Total silence throughout the camp. On the horizon, the sun was setting.

“Bare your heads!” yelled the head of the camp. His voice was raucous. We were weeping.

“Cover your heads!”

Then the march past began. The two adults were no longer alive. Their tongues hung swollen, blue-tinged. But the third rope was still moving; being so light, the child was still alive…

For more than half an hour he stayed there, struggling between life and death, dying in slow agony under our eyes. And we had to look him full in the face. He was still alive when I passed in front of him. His tongue was red, his eyes were not yet glazed.

Behind me, I heard the same man asking:

“Where is God now?”

And I heard a voice within me answer him:

“Where is He? Here He is – He is hanging here on this gallows…” (Jon Pahl, Shopping Malls and Other Sacred Spaces: Putting God in Place, p. 36, quoting Wiesel, Night)

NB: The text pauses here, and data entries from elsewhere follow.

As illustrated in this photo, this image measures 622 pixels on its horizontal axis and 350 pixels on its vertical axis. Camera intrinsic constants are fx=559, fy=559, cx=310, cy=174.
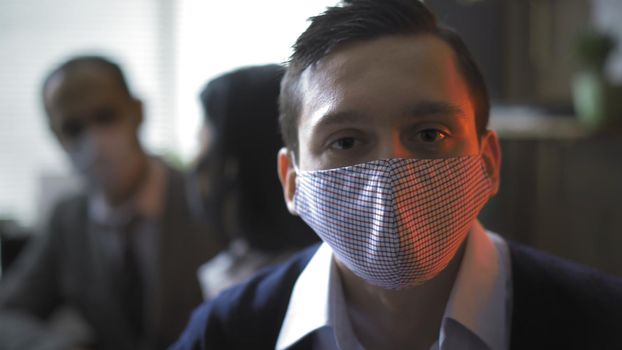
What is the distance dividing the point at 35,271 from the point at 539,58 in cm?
141

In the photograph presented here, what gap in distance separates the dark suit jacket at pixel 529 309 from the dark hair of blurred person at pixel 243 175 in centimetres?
30

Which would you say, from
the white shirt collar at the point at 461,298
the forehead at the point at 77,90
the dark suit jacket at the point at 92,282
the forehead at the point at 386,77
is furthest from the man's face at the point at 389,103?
the forehead at the point at 77,90

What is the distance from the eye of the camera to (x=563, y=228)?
3.74ft

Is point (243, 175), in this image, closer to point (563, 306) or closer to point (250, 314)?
point (250, 314)

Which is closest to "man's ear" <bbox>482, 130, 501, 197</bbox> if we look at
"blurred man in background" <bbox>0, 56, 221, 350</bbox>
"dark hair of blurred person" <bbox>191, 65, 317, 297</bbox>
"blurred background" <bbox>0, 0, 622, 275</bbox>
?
"blurred background" <bbox>0, 0, 622, 275</bbox>

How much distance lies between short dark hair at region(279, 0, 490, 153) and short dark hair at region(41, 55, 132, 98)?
0.96 metres

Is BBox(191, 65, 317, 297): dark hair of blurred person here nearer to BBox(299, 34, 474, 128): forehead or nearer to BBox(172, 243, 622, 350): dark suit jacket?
BBox(172, 243, 622, 350): dark suit jacket

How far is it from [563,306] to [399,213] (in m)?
0.21

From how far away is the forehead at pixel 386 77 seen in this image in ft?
1.64

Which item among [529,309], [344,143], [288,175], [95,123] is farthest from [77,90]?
[529,309]

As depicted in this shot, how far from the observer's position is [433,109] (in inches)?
20.0

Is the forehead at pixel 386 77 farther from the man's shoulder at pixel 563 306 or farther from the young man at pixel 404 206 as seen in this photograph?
the man's shoulder at pixel 563 306

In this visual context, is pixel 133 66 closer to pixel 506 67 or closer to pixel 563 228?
pixel 506 67

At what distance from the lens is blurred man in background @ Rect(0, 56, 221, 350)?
1.31 meters
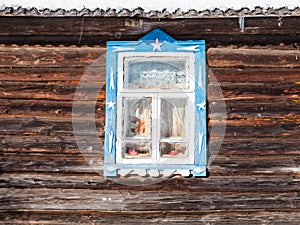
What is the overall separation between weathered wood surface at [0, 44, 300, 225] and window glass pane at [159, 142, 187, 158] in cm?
23

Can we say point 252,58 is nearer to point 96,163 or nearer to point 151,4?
point 151,4

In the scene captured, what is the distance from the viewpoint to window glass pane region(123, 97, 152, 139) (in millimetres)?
6211

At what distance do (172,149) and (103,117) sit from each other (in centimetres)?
72

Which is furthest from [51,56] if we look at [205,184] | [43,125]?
[205,184]

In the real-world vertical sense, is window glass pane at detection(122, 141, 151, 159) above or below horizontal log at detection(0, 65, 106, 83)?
below

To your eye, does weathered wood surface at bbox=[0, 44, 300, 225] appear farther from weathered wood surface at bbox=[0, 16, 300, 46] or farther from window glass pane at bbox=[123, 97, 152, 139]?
window glass pane at bbox=[123, 97, 152, 139]

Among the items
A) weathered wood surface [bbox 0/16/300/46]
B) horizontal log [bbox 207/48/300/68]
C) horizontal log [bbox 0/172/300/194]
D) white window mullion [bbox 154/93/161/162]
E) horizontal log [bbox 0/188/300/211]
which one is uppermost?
weathered wood surface [bbox 0/16/300/46]

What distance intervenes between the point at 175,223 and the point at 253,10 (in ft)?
6.92

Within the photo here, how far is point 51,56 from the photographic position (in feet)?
20.7

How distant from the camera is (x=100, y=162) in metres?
6.22

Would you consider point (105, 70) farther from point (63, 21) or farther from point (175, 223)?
point (175, 223)

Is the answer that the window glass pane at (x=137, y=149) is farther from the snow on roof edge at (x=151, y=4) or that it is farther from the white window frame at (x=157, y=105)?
the snow on roof edge at (x=151, y=4)

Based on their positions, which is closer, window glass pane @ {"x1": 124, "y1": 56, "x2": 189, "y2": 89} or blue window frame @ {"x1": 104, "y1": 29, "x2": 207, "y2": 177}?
blue window frame @ {"x1": 104, "y1": 29, "x2": 207, "y2": 177}

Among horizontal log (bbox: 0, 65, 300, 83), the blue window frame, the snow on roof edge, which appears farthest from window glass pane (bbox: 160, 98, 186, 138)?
the snow on roof edge
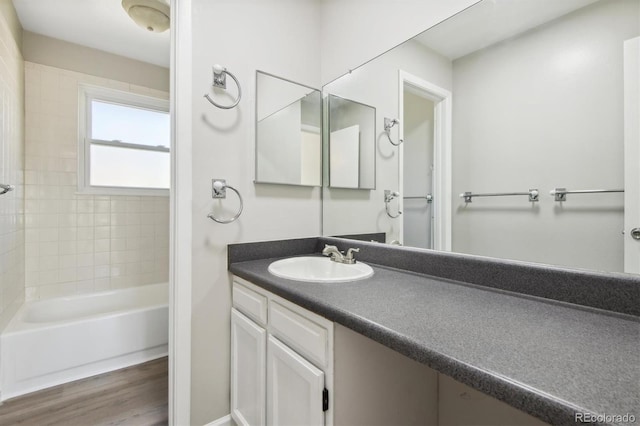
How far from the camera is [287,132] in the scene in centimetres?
168

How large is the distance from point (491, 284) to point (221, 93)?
1.46m

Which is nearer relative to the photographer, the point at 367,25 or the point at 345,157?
the point at 367,25

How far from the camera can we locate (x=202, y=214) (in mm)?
1357

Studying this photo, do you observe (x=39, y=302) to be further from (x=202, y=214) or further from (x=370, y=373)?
(x=370, y=373)

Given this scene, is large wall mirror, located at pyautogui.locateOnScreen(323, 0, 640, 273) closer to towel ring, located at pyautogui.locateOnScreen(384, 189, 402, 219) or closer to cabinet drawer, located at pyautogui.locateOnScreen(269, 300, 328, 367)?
towel ring, located at pyautogui.locateOnScreen(384, 189, 402, 219)

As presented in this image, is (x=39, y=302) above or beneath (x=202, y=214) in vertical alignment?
beneath

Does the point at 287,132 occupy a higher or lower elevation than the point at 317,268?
higher

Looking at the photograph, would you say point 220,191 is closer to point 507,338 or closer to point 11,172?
point 507,338

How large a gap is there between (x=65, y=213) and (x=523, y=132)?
3319mm

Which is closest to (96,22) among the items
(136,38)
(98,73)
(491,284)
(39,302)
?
(136,38)

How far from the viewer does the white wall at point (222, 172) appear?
4.44ft

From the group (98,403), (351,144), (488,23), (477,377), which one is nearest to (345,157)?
(351,144)

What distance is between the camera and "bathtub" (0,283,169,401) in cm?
172

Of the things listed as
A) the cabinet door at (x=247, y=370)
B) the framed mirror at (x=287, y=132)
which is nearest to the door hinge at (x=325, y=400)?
the cabinet door at (x=247, y=370)
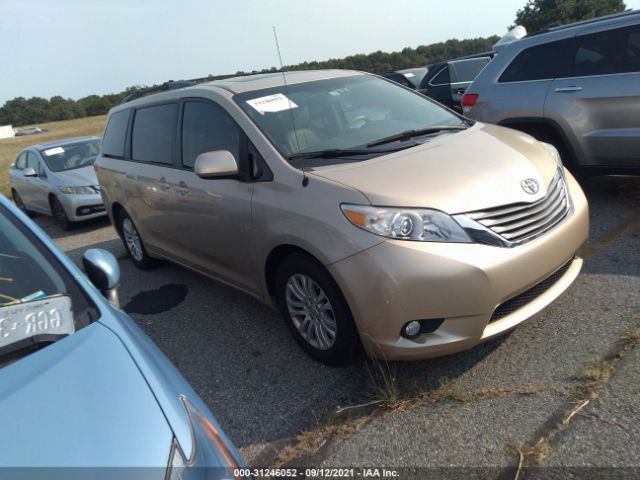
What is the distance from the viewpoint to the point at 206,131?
390 centimetres

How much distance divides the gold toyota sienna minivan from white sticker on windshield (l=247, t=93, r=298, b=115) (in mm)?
14

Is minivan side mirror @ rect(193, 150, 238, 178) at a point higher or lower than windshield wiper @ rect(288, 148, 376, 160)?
higher

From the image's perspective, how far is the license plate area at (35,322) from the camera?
185 cm

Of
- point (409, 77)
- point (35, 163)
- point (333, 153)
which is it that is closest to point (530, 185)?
point (333, 153)

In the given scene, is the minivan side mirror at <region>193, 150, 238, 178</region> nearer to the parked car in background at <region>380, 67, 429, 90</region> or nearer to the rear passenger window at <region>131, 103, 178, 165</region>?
the rear passenger window at <region>131, 103, 178, 165</region>

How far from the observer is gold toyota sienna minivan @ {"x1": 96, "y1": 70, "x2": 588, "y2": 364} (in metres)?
2.60

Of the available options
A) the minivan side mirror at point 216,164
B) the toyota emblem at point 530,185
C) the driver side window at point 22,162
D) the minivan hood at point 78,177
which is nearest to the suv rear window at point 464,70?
the minivan hood at point 78,177

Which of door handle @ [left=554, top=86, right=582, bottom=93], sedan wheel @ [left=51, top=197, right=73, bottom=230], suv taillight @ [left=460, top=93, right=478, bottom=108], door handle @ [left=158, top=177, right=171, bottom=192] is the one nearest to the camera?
door handle @ [left=158, top=177, right=171, bottom=192]

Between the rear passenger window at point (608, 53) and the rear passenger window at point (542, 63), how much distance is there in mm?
121

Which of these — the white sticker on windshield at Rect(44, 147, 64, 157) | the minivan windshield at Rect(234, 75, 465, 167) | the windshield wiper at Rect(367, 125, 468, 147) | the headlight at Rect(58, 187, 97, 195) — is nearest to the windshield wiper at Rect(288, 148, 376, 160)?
the minivan windshield at Rect(234, 75, 465, 167)

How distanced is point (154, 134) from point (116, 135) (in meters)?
1.16

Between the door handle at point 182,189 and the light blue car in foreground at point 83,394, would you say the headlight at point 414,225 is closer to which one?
the light blue car in foreground at point 83,394

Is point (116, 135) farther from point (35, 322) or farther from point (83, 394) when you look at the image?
Answer: point (83, 394)

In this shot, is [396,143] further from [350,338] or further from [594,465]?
[594,465]
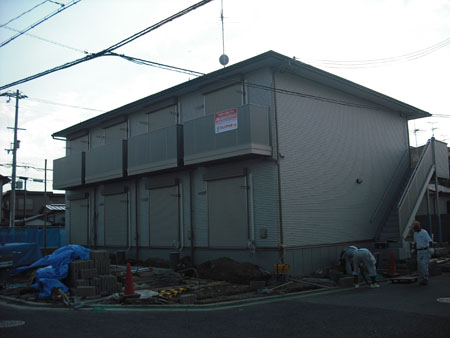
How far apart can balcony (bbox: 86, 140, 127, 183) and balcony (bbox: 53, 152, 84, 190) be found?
2.36 feet

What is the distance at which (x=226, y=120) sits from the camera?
1485 cm

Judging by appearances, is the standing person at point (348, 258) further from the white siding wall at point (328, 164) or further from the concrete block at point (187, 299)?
the concrete block at point (187, 299)

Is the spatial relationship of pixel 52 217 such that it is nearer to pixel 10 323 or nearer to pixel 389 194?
pixel 389 194

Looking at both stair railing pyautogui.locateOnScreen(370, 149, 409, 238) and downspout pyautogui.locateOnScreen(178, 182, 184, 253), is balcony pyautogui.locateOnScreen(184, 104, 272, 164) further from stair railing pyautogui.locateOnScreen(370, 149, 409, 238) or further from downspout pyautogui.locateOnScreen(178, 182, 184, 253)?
stair railing pyautogui.locateOnScreen(370, 149, 409, 238)

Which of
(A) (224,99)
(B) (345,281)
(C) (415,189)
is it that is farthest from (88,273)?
(C) (415,189)

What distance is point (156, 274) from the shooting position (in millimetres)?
15445

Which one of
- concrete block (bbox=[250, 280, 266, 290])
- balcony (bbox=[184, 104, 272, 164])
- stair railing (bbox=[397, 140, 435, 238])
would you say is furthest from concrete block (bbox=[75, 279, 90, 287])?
stair railing (bbox=[397, 140, 435, 238])

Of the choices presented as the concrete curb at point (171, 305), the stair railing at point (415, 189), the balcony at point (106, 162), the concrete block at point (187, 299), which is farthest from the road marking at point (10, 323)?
the stair railing at point (415, 189)

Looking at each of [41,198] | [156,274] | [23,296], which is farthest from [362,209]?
[41,198]

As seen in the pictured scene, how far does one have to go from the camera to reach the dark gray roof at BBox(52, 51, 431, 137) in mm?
14648

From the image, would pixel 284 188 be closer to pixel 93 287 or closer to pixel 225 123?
pixel 225 123

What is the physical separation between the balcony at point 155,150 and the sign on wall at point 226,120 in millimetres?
2306

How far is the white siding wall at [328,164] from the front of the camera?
15.2m

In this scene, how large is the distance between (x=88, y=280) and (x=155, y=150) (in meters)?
6.85
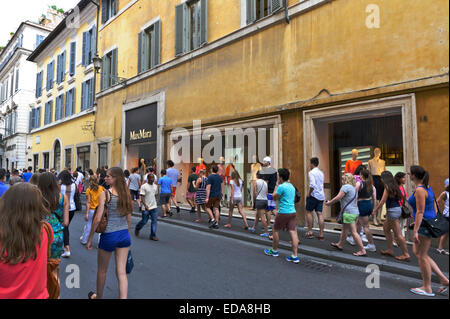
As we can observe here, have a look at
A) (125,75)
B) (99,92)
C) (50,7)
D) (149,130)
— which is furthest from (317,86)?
(50,7)

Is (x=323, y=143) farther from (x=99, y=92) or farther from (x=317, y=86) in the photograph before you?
(x=99, y=92)

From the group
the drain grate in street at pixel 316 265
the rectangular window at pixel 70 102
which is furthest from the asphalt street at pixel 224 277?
the rectangular window at pixel 70 102

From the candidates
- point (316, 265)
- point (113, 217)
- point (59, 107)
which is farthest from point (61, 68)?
point (316, 265)

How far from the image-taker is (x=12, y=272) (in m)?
1.79

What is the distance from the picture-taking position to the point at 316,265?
16.5 ft

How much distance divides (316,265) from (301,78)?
525 cm

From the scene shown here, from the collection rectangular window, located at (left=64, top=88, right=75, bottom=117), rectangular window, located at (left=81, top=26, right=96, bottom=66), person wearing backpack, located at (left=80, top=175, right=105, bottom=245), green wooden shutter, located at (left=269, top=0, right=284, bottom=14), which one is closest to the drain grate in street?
person wearing backpack, located at (left=80, top=175, right=105, bottom=245)

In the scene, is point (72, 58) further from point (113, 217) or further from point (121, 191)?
point (113, 217)

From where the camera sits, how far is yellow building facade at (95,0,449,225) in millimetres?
6137

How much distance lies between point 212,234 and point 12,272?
5982 millimetres

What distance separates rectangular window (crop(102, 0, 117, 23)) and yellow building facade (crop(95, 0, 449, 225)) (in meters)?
2.95

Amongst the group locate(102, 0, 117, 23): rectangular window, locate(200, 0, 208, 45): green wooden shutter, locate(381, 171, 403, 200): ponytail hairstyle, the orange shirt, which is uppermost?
locate(102, 0, 117, 23): rectangular window

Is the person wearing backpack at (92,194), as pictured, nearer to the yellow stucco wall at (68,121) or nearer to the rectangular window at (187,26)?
the rectangular window at (187,26)

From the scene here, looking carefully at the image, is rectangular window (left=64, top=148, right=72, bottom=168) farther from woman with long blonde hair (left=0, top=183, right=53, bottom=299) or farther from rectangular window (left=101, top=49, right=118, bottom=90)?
woman with long blonde hair (left=0, top=183, right=53, bottom=299)
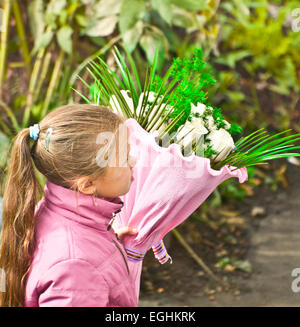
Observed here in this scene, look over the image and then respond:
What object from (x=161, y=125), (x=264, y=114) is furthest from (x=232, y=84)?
(x=161, y=125)

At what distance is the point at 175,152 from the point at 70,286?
11.1 inches

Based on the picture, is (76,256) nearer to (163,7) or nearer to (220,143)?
(220,143)

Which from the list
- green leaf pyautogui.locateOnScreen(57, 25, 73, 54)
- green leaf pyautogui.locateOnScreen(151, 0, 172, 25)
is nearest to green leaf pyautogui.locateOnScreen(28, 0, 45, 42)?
green leaf pyautogui.locateOnScreen(57, 25, 73, 54)

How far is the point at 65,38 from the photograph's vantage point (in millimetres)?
2104

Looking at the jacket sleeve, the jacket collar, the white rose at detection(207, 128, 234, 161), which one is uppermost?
the white rose at detection(207, 128, 234, 161)

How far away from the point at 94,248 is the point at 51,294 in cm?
11

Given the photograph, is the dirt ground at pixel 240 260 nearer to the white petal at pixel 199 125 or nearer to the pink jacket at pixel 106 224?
the pink jacket at pixel 106 224

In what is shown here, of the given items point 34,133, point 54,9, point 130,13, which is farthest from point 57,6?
point 34,133

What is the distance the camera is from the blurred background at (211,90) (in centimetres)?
203

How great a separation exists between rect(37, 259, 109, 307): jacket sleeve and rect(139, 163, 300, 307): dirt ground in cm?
129

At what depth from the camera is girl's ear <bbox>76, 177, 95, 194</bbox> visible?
89 cm

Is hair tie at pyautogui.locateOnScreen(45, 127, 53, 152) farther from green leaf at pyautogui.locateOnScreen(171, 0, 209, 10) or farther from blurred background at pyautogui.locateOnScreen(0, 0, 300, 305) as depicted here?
green leaf at pyautogui.locateOnScreen(171, 0, 209, 10)

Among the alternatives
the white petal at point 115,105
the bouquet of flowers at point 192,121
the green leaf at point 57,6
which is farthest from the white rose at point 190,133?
the green leaf at point 57,6

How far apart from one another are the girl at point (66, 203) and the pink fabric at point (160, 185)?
3 cm
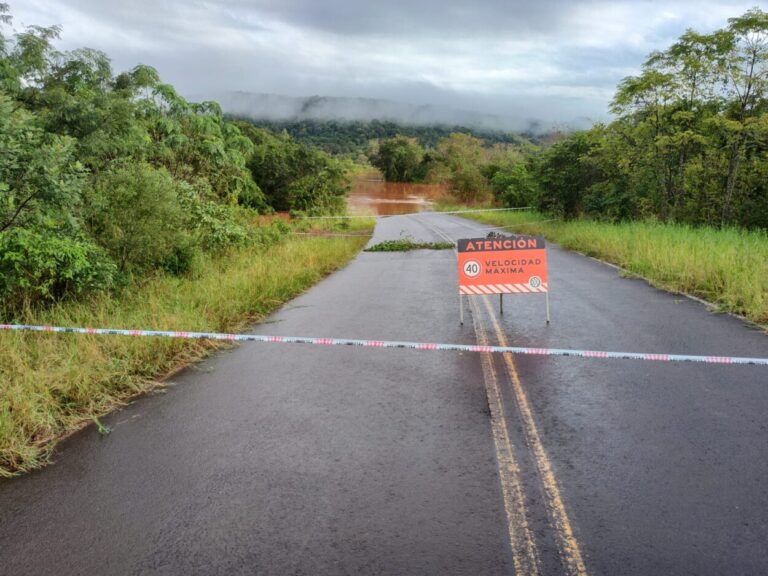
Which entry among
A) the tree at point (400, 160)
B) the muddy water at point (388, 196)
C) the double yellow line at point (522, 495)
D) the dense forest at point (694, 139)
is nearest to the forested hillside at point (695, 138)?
the dense forest at point (694, 139)

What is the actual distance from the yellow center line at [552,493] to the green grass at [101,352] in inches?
152

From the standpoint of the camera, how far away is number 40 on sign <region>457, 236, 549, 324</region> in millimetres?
9102

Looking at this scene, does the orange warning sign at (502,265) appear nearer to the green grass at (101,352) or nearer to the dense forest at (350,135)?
the green grass at (101,352)

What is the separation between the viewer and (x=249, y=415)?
17.9 feet

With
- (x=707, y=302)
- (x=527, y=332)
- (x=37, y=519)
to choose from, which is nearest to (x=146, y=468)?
(x=37, y=519)

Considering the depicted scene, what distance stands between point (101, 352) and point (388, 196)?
2635 inches

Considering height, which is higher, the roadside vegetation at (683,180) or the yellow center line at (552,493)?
the roadside vegetation at (683,180)

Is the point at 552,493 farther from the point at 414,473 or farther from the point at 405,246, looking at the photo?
the point at 405,246

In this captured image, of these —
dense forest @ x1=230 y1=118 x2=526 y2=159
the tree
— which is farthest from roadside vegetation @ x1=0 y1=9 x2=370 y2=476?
dense forest @ x1=230 y1=118 x2=526 y2=159

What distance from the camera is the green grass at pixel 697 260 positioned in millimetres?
9664

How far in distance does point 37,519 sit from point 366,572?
223 cm

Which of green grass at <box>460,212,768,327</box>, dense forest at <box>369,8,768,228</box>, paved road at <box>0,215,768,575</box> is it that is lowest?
paved road at <box>0,215,768,575</box>

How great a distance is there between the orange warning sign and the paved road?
185cm

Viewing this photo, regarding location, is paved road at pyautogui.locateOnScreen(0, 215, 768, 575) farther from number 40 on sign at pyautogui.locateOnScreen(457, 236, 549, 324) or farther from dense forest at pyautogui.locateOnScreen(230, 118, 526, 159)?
dense forest at pyautogui.locateOnScreen(230, 118, 526, 159)
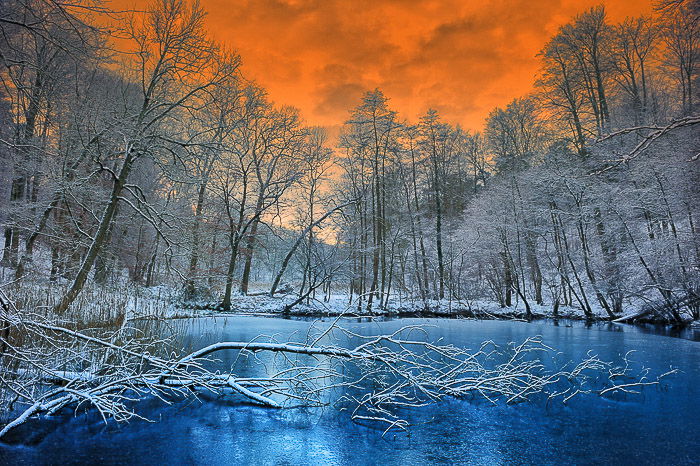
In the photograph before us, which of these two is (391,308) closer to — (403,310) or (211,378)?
(403,310)

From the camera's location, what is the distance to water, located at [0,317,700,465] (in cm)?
437

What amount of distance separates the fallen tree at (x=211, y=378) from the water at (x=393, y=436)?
25 centimetres

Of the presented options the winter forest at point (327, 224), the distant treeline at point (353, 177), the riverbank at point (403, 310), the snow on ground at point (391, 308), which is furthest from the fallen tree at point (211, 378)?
the snow on ground at point (391, 308)

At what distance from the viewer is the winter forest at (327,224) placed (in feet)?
20.8

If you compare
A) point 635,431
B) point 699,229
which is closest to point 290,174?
point 699,229

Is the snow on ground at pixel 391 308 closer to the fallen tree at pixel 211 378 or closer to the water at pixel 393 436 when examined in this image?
the fallen tree at pixel 211 378

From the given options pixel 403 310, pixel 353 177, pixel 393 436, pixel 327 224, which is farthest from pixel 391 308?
pixel 393 436

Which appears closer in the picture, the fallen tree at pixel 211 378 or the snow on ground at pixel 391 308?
the fallen tree at pixel 211 378

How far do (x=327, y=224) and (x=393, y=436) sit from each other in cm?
1914

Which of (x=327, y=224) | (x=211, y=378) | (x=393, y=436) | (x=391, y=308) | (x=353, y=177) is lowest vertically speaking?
(x=393, y=436)

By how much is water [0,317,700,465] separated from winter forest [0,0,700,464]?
0.38ft

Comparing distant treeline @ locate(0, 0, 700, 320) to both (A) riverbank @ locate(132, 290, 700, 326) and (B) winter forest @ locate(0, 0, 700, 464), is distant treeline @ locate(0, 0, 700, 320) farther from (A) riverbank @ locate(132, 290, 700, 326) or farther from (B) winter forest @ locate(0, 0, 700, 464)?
(A) riverbank @ locate(132, 290, 700, 326)

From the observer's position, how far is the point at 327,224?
78.1 feet

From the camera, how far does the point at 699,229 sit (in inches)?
580
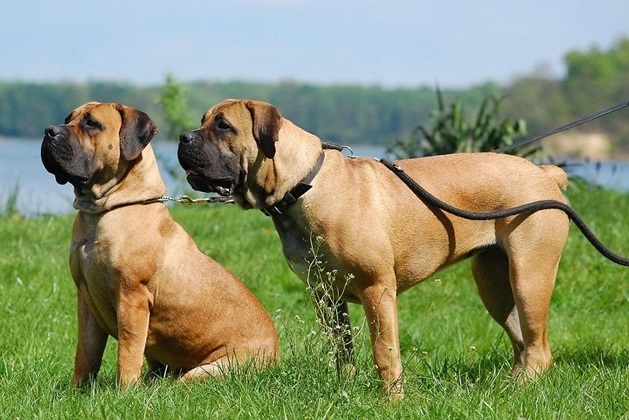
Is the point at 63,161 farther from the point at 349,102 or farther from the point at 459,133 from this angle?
the point at 349,102

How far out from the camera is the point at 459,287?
336 inches

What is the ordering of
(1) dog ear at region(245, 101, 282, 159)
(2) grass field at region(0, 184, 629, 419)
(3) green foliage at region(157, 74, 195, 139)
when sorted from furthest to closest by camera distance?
(3) green foliage at region(157, 74, 195, 139) → (1) dog ear at region(245, 101, 282, 159) → (2) grass field at region(0, 184, 629, 419)

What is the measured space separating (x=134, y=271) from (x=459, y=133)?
8.83 metres

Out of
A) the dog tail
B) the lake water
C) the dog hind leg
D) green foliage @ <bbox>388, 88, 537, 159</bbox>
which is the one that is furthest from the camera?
green foliage @ <bbox>388, 88, 537, 159</bbox>

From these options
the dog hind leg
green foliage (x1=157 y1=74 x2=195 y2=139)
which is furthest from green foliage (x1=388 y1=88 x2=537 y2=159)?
the dog hind leg

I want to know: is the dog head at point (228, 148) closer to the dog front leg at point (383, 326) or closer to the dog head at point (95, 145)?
the dog head at point (95, 145)

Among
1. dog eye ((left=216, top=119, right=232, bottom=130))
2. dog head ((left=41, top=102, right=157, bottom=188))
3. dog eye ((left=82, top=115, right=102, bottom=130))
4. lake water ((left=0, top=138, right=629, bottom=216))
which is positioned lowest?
lake water ((left=0, top=138, right=629, bottom=216))

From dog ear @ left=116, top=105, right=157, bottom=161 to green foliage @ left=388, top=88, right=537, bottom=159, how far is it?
8296 mm

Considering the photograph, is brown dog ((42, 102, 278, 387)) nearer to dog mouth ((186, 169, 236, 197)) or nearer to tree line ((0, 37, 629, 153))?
dog mouth ((186, 169, 236, 197))

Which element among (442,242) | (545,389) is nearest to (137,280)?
(442,242)

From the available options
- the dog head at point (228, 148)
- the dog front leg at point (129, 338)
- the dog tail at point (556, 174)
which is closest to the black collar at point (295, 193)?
the dog head at point (228, 148)

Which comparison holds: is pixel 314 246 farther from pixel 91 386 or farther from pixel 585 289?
pixel 585 289

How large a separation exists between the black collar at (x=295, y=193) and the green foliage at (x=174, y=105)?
9.08 meters

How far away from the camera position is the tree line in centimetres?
2515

Why do bad things happen to good people? I don’t know. I can’t answer that question. But I know that when, in the middle of those bad things, in the very midst the pain and suffering, we cry out “Where is God now?” he is there in the wilderness with us.

Let us pray:

Lord, we do not know what any day may bring forth, whether good or ill, but make us ready, we pray, for whatever it may be. If we are to stand up, help us to stand bravely. If we are to sit still, help us to sit quietly. If we are to lie low, help us to do it patiently. And if we are to do nothing, let us do it gallantly. Make these words more than words, and give us the Spirit of Jesus that we may keep your covenant and your testimonies and walk in your paths of love and faithfulness. Amen.